How Do You Design a CE Amplifier with a Gain of 10 Using a 2N3906 Transistor?

[Sculptured]

Alright, I've been stuck on this problem for my electronics class for far too long.

" Design a CE amplifier with a gain of 10 using a 2n3906 transistor and a 20 V power supply. Calculate the required resistor and capacitor values for the circuit, assuming a minimum frequency of 10 Hz."

It turns out that there are four unknown resistors and one capacitor (if I'm thinking correctly). The voltage divider, the collector resistor, the emitter resistor, and the capacitor parallel to the emitter resistor. With such little information, at least for me, I'm completely lost on where to even begin to relate these values. Everything I've thought up so far has constantly interwoven the unknown values, given me new ones, and never enough equations to solve them all. Any help at all is appreciated in even getting started down the right path.

 

[pooface]

Well 2N3906 is a BJT PNP transistor right?

So gather your BJT PNP transistor formulas and work backwards from the gain of 10.
This looks sounds like a voltage divider bias with a full emitter bypass.

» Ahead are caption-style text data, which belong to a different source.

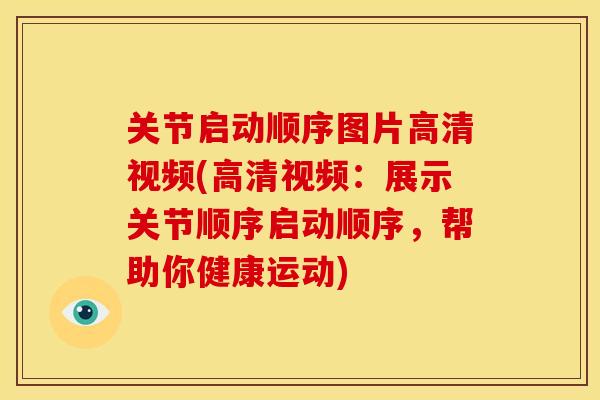 关节启动顺序图片高清视频(高清视频：展示关节顺序启动顺序，帮助你健康运动)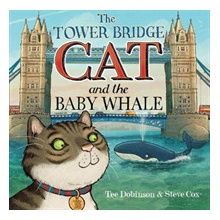 The Tower Bridge Cat and The Baby Whale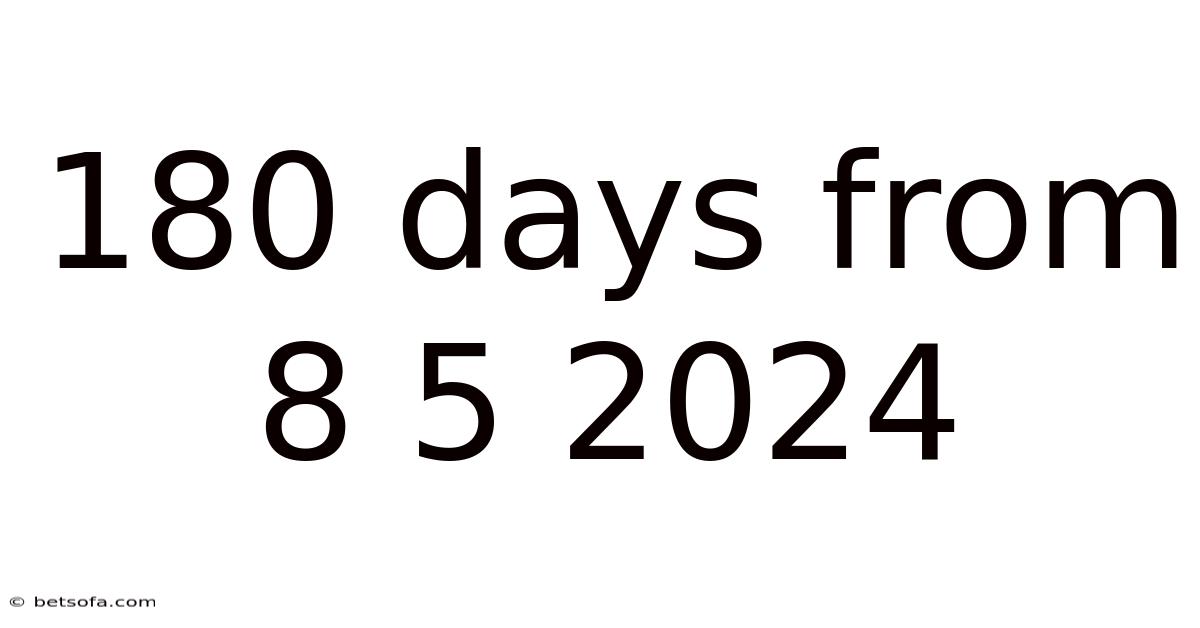 180 Days From 8 5 2024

I don't remember the formulas by heart but make a list and I'll see what I can add to it from my notes.

 

[CEL]

The collector resistor is related to the gain. The emitter resistor is calculated in order that the voltage drop across it is much greater than the base-emitter voltage. With a 20 V power supply you can make the voltage drop around 5 V.
Calculate the base current from the collector current and the transistor's parameters. Calculate the base voltage from the emitter voltage and the base-emitter voltage.
The voltage divider must provide the base voltage. In order for the base current not to be significant, make the current through the divider 10 to 20 times greater.